Uma equipe coordenada por Misse, que lança amanhã o livro “O Inquérito Policial no Brasil: uma pesquisa empírica”, estudou o modo como a Polícia Civil investiga e o processo burocrático que a engessa. Para ele, o excesso de formalismo da polícia torna a investigação ineficaz: toma tempo dos agentes que deveriam estar atrás de autores de crimes, colhendo depoimentos e provas técnicas de maneira mais informal e menos judiciária. As conseqüências apontadas são a baixa taxa de elucidação de crimes como homicídios e roubos, e a sensação de impunidade.
De 3.167 homicídios analisados na capital do Estado do Rio em 2005, só 111 (3,5% do total) tinham sido denunciados pelo Ministério Público (MP) até agosto de 2009. Não foram considerados os casos em que houve prisões em flagrante, quando há um autor determinado.
Essa é apenas a primeira etapa na eventual condenação de alguém. O MP recebe um relatório da Polícia Civil e apresenta ou não a denúncia, pedido de condenação feito pelo promotor, quando considera haver elementos de prova contra uma pessoa. Após a denúncia, um juiz precisa aceitá-la para dar início ao processo criminal, que pode terminar em condenação ou absolvição. Por esse motivo, provavelmente os eventuais condenados representam percentual ainda inferior a esses 3,5%.
De acordo com a pesquisa, encomendada pela Federação Nacional de Policiais Federais (Fenapef), a maioria dos casos no Rio – 2.400, ou 76% do total – voltou às delegacias para novas diligências.
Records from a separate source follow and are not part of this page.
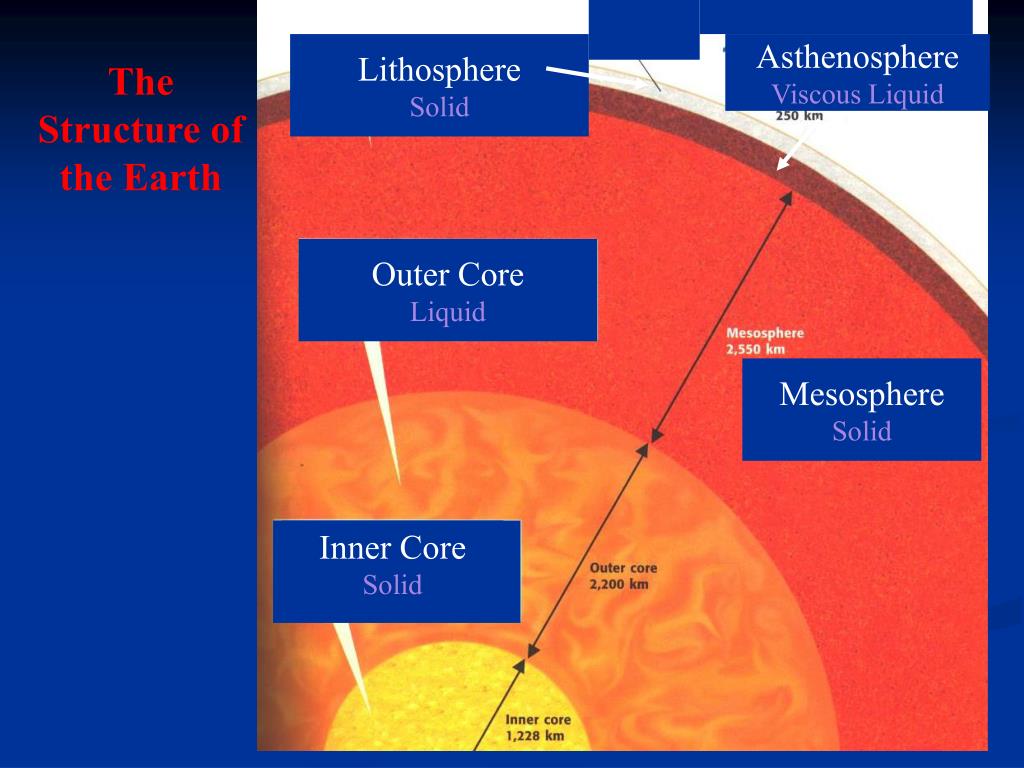 The Structure of the Earth

Lithosphere
Solid

Asthenosphere
Viscous Liquid
250 km

Outer Core
Liquid

Mesosphere
2,550 km

Mesosphere
Solid

Inner Core
Solid

Outer core
2,200 km

Inner core
1,228 km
Isso indicaria que boa parte das investigações tinha lacunas de informação, na opinião de promotores de justiça. Outros 394 inquéritos (12%) foram arquivados.
Com base nesses dados, de acordo com os pesquisadores, não se pode estabelecer com precisão a taxa de elucidação dos crimes. Uma análise preliminar de informações referentes a processos que chegaram ao Tribunal de Justiça do Rio no mesmo ano da ocorrência mostrou taxa de condenação de 7,5%, incluídos os casos de prisão em flagrante. O livro estima em até 15% a taxa de elucidação após cinco anos do crime e cita estudo do sociólogo Ignácio Cano, no mesmo sentido, que fala em 10%.
No caso dos roubos, o número de denúncias em relação aos registros de ocorrência é ainda menor. De 69.621 casos registrados nas delegacias de Polícia Civil da capital do Rio em 2005, apenas 1.258 (1,8%) chegaram ao Ministério Público até 4 anos e meio depois. Desse universo, em só 370 (0,5% do total) casos, um promotor ofereceu denúncia.
Para Michel Misse, policiais não percebem a diferença entre “investigação policial” e “inquérito policial”. “É este o principal ponto. A investigação é parecida em qualquer lugar do mundo: é o conhecimento técnico para a elucidação de crimes. Não tem nada a ver com Direito. É neutra, imparcial. Não cabe à polícia formar culpa, mas ao Judiciário – por isso a polícia faz parte do Executivo, não do Judiciário. No Brasil, o sistema é misto. A polícia faz a investigação e é encarregada da tomada de depoimentos, o delegado tem de ser bacharel em direito, que entrega o relatório ao Ministério Público.”
Na opinião do sociólogo, apesar de o inquérito não ter valor jurídico, na prática é o material obtido pela polícia que conta. “A polícia predomina em todas as etapas do processo. Isso vem de uma tradição inquisitorial, do Santo Ofício. A etapa policial é significativa”, afirmou."